The Problem Isn’t Going Away

  • Raw LLM capability is insufficient. SysMBench tested 17 LLMs including frontier models; best BLEU score was 4%, best semantic F1 was 62% [1]
    • Enhancement strategies (few-shot, chain-of-thought) provided only marginal improvement. The failure mode is structural (modeling language syntax), not reasoning
  • Context windows are a ceiling, not a floor. Bader et al. exceeded 16K tokens generating ~8 elements in XMI; even 30% pre-processing reduction was insufficient [2]
    • Larger windows don’t help when the format is inherently verbose
  • Corpus scarcity can’t be trained away. SysML v2 was adopted July 2025; training data barely exists. SysTemp compensates with templates because LLMs can’t learn from limited examples [3]
  • Single-shot generation fails. Ferrari et al. found correctness not significantly above baseline across 28 requirements documents; session memory pollution actively degrades output [4]

The Gap

  • 0 MCP servers for SysML among 7,364+ public MCP repositories
  • SE project context alone consumes 40K+ tokens, leaving minimal budget for model content
  • No standardized AI-MBSE interface; every paper implements custom integration

Why Now

  • MCP protocol reached stability (Nov 2024), adopted by major AI providers
  • SysML v2 textual notation explicitly recommended as more LLM-friendly than XMI [2]
  • 75,000+ GitHub stars on MCP ecosystem repos; momentum is real
  • Tree-sitter grammars are straightforward to produce (~25 hours to 99.6% coverage), but OMG’s KEBNF spec doesn’t easily yield one (335+ LR conflicts). A hand-tuned grammar is a meaningful contribution
  • No tree-sitter grammar for SysML v2 existed; tree-sitter’s error recovery and incremental parsing make it uniquely suited for AI tooling where ANTLR doesn’t fit

Exploring the Space

  • An MCP server with context-aware tools (L0/L1/L2 detail levels, cache IDs, overflow detection) is a research instrument for exploring reduction strategies, not just a product
  • Each tool call is a measurable experiment: what context does the LLM actually need to reason about a model?
  • Positions capstone as infrastructure for continued research (directed study → INCOSE 2027 benchmark)

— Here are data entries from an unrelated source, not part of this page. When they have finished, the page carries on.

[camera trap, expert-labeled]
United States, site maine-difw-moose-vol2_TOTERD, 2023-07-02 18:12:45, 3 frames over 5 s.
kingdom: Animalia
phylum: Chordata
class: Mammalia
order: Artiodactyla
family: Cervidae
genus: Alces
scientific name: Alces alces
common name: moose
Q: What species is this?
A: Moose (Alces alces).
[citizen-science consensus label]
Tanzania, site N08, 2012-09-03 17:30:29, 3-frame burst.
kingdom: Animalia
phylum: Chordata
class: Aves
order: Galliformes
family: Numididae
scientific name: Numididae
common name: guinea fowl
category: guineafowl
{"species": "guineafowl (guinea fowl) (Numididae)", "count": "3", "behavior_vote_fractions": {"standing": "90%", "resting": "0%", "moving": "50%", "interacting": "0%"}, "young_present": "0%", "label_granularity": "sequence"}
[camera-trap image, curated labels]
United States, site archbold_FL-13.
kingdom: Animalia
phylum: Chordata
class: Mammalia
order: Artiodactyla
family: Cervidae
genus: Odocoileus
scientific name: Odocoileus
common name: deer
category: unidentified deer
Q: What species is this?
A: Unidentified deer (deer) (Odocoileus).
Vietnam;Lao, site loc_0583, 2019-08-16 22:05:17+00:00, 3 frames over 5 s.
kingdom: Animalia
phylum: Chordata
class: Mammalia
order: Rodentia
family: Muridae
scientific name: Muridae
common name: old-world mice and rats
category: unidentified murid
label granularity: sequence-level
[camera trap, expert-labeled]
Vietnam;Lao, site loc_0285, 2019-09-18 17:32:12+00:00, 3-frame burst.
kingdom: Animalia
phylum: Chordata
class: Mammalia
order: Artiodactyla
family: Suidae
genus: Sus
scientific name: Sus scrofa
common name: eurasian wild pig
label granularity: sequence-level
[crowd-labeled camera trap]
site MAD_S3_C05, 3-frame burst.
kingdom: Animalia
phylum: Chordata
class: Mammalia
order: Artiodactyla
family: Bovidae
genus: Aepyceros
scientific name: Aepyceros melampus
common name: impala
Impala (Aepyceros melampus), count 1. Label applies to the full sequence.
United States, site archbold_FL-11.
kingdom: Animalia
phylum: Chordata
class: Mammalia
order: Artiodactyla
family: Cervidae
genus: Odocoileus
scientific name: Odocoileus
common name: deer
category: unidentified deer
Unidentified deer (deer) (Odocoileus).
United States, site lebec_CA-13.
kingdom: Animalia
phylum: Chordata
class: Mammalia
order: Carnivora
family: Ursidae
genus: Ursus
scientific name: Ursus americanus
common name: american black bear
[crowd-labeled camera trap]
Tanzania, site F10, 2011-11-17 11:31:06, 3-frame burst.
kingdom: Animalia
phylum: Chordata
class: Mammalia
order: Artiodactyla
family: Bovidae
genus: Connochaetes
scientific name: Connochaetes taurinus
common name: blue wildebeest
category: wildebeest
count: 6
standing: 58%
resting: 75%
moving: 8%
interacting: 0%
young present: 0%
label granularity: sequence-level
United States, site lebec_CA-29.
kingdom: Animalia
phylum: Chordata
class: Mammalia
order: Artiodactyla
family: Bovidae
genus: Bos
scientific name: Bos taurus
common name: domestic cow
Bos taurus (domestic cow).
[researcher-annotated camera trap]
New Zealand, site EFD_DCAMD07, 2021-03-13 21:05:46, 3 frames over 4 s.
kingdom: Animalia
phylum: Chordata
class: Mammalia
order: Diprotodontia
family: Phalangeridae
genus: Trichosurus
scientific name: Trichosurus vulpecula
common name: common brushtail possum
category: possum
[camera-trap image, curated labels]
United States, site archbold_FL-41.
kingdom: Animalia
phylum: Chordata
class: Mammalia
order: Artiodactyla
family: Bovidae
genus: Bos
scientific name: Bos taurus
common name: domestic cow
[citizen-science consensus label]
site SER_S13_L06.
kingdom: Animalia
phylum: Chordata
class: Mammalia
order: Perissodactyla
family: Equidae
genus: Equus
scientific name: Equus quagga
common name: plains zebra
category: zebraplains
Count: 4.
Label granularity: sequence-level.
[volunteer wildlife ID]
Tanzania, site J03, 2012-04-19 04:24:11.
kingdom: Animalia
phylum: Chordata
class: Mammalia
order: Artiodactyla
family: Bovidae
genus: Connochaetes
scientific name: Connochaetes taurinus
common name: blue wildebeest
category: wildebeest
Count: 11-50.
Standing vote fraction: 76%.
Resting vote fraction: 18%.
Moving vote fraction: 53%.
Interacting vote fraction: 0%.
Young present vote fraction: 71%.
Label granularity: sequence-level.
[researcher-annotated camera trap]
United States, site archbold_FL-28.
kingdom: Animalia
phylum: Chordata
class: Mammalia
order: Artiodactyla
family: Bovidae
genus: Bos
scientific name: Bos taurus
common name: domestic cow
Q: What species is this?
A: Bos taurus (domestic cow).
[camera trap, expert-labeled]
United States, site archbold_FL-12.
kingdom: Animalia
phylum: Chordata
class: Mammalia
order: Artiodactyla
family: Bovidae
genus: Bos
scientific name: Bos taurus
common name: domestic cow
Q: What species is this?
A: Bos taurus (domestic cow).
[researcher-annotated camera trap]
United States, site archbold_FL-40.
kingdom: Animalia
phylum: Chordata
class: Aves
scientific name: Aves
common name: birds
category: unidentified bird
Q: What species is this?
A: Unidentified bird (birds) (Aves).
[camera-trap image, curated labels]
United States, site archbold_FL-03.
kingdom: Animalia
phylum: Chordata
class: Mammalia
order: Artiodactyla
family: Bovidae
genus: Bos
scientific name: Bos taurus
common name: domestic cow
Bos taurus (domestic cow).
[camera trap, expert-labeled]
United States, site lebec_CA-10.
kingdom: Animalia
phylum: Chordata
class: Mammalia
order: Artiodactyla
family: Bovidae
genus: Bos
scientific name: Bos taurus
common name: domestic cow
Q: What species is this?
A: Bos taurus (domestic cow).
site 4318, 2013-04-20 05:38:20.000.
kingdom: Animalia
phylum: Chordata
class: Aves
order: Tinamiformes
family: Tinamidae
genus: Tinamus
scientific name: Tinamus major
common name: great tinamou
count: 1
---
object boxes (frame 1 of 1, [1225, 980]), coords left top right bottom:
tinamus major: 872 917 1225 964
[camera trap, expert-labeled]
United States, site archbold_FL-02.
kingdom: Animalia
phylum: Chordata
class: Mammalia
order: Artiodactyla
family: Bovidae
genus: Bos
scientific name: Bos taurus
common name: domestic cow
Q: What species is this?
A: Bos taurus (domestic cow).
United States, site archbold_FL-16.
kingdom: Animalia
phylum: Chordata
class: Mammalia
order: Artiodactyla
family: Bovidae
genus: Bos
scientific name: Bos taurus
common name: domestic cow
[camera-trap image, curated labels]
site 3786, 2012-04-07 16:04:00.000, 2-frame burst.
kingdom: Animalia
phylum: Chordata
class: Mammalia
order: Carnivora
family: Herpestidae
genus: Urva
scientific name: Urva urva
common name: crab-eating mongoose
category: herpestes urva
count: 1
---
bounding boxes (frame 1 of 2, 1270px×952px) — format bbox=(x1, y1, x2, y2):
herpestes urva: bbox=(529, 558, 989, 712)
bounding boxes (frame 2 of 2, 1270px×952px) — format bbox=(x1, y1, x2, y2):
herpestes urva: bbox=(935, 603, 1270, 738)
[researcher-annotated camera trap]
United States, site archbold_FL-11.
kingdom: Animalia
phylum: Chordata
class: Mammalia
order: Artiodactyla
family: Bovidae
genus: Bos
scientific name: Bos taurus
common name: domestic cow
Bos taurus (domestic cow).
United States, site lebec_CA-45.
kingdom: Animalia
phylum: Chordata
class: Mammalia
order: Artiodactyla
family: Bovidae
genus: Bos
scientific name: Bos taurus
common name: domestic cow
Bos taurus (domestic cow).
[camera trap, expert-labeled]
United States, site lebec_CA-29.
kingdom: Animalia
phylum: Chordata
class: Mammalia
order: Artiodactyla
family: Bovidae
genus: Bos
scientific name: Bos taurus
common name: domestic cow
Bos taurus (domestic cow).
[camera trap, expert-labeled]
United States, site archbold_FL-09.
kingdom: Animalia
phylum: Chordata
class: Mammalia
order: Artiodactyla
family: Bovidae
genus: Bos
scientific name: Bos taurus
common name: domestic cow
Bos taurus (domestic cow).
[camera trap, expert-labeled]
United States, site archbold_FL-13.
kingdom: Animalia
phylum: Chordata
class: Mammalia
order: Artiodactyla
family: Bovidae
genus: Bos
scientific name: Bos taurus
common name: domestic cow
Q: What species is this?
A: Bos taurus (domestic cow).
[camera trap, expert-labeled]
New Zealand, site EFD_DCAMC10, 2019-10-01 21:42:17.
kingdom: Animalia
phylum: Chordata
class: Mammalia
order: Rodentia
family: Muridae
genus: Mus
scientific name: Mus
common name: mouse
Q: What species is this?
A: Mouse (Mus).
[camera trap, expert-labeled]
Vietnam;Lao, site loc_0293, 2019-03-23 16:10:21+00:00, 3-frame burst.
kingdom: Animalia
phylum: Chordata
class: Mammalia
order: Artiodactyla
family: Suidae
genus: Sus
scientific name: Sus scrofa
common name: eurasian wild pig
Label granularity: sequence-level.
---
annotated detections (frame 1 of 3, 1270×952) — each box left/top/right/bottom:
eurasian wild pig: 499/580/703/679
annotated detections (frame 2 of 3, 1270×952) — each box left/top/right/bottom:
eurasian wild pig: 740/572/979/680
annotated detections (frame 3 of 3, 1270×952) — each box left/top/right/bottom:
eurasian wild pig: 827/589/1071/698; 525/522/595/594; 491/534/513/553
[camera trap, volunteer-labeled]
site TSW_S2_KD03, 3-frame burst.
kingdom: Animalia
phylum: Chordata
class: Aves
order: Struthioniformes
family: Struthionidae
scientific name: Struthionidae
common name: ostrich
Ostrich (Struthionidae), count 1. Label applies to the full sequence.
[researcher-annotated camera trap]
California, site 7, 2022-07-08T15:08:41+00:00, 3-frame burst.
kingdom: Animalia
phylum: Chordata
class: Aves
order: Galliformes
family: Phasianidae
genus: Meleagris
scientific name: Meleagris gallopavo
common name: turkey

SysML v2: From Documentation to Computation

What is MBSE?

Model-Based Systems Engineering means expressing system designs as structured, machine-readable models rather than documents. SysML is the OMG standard language for this: system architects use it to define parts, requirements, behaviors, and constraints for complex systems in defense, aerospace, automotive, and medical domains.

Why Do People Want LLMs in MBSE?

MBSE has a persistent model-reality gap: system architectures that can’t be validated, simulated, or traced to requirements without extensive manual effort and custom tooling. Engineers spend more time maintaining models than reasoning about designs.

LLMs promise to bridge this by reading, generating, and modifying models directly. But they need the right input format, and they need structured tooling to compensate for their limitations (4% BLEU on system model generation even with frontier models [1]).

The v1 → v2 Revolution

SysML v1 was graphical-only, UML-based, with ambiguous semantics. XMI interchange failed because “every tool exports XMI differently.” v2 (adopted July 2025 by OMG, 80+ organizations, 7 years of development) is a fundamentally different language built on KerML formal logic:

part def Vehicle {
    attribute mass :> ISQBase::mass;
    part engine : Engine {
        attribute mass :> ISQBase::mass = 200 [kg];
    }
    attribute totalMass :> ISQBase::mass =
        engine.mass + transmission.mass;
}

Requirements become evaluable constraints that return true/false, enabling automated verification directly from models.

Why This Changes Everything for AI

Property SysML v2 SysML v1 / XMI
Format Textual, human-readable Graphical / XML serialization
Diffable Yes (Git-native) No (binary diagrams, verbose XML)
Semantics KerML formal logic UML profile, ambiguous
Constraints Built-in expression language OCL (software-oriented)
Token cost Compact (~50 tokens/element) Verbose (~500+ tokens/element)
Paradigm Computation Documentation

The XMI Problem

Bader et al. found XMI serialization consumed 16K+ tokens for just ~8 model elements [2]. Even 30% pre-processing reduction was insufficient. Compare the same element in both formats:

<packagedElement xmi:type="uml:Component"
  xmi:id="_abc123" name="Vehicle"
  visibility="public">
  <ownedAttribute xmi:type="uml:Property"
    xmi:id="_def456" name="mass" .../>
</packagedElement>

vs. part def Vehicle { attribute mass :> ISQBase::mass; } in SysML v2.

Why Now

SysML v2’s textual notation makes LLM+MBSE tractable for the first time. Models can be stored in Git, parsed by tree-sitter, processed through CI/CD pipelines, and accessed by AI agents via MCP. This is the exact workflow this capstone demonstrates.

Literature Positioning

The Harness Matters More Than the Model

Our central thesis: harness design matters more than model capability for AI-augmented systems engineering. The literature provides strong quantitative evidence.

SysMBench [1] tested 17 LLMs including frontier models on system model generation. Best BLEU score: 4%. Best semantic F1: 62%. Enhancement strategies (few-shot, chain-of-thought) provided only marginal improvement. The failure mode is structural, not reasoning. When the best available LLMs achieve 4% on system models, external tooling is not optional but essential.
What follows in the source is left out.